▶ **Things to do**:
• 1. In the ALU design post, what output flags does the ALU have?
• 2. State whether each statement agrees with the ALU design post, answering yes or no and quoting the words that decide it: (a) The ALU takes two 6-bit operands and a carry-in bit as inputs. (b) The ALU was required to complete ten operations. (c) The post focuses mainly on the operations added beyond the requirements.
• 3. Reproduce the passage of the ALU design post from "As a student" up to and including "post layout simulation.".

▶ **Excerpt provided**:
----------

Energy Efficient VLSI: ALU Design

2019, Mar 28    


As a student of ECE 471: Energy Efficient VLSI I was tasked with designing a 6-bit ALU with a minimal Energy Delay Product (EDP). This post will cover the design process that went into creating a functional ALU. The post will cover the design, schematic level simulation, layout, and post layout simulation.

The assignment requires the ALU to take two 6-bit operands and a carry in bit as inputs. The ALU has four output flags: carry out, overflow, zero, and parity. There were eight operations that the ALU had to complete. I was interested in giving my ALU the ability to do more operations. All the ALUs operations are listed below. Operations with a * are part of the required functionality while the other operations are additional operations I added. While multiple operations were added the focus of this paper will be on the required operations.

----------

▶ **Material provided**:
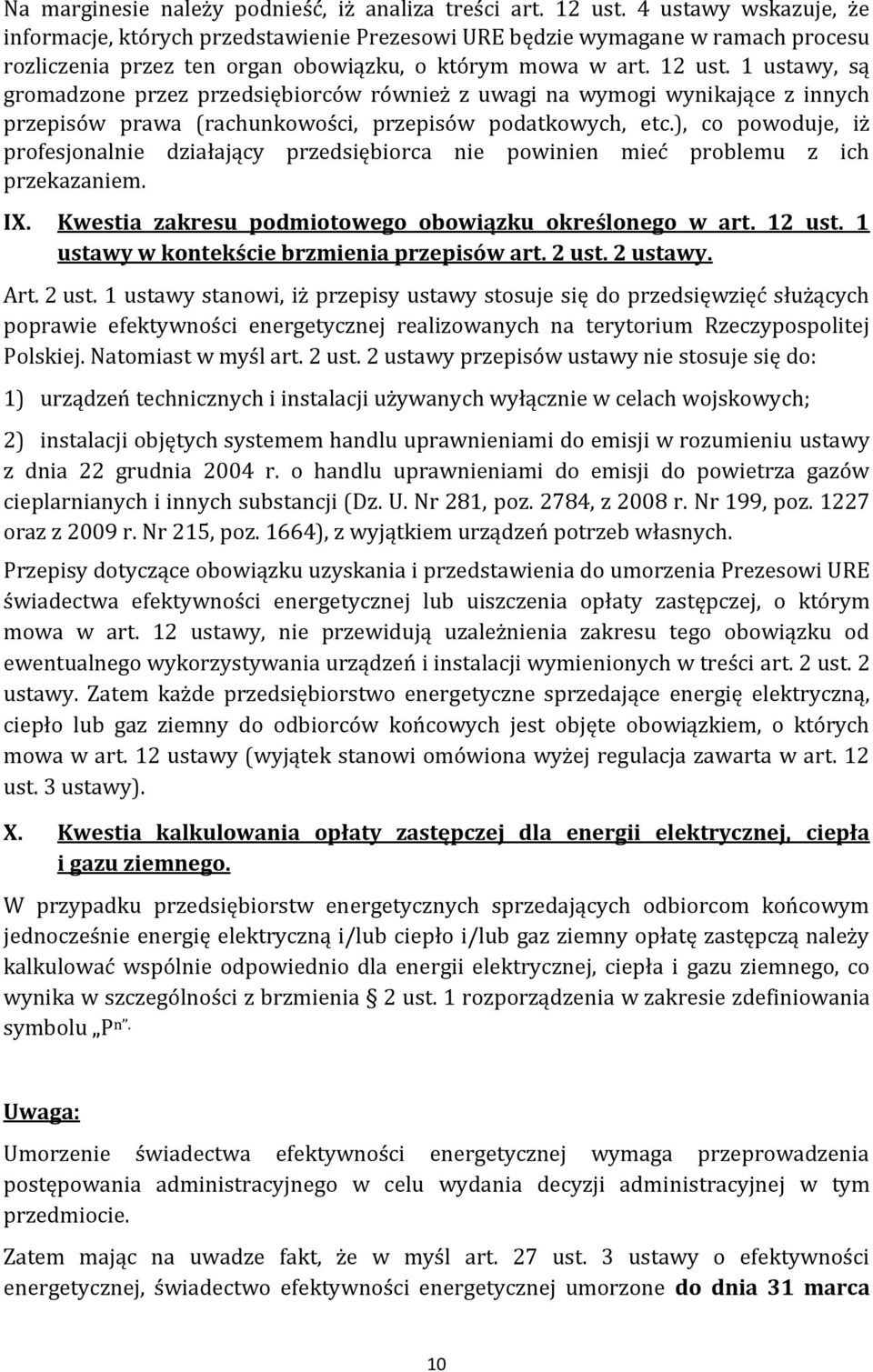 1 ustawy, są gromadzone przez przedsiębiorców również z uwagi na wymogi wynikające z innych przepisów prawa (rachunkowości, przepisów podatkowych, etc.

----------

▶ **Exercise results**:
• 1. The ALU has four output flags: carry out, overflow, zero, and parity.

• 2.
(a) Yes: "The assignment requires the ALU to take two 6-bit operands and a carry in bit as inputs."
(b) No: "There were eight operations that the ALU had to complete."
(c) No: "the focus of this paper will be on the required operations."

• 3.
As a student of ECE 471: Energy Efficient VLSI I was tasked with designing a 6-bit ALU with a minimal Energy Delay Product (EDP). This post will cover the design process that went into creating a functional ALU. The post will cover the design, schematic level simulation, layout, and post layout simulation.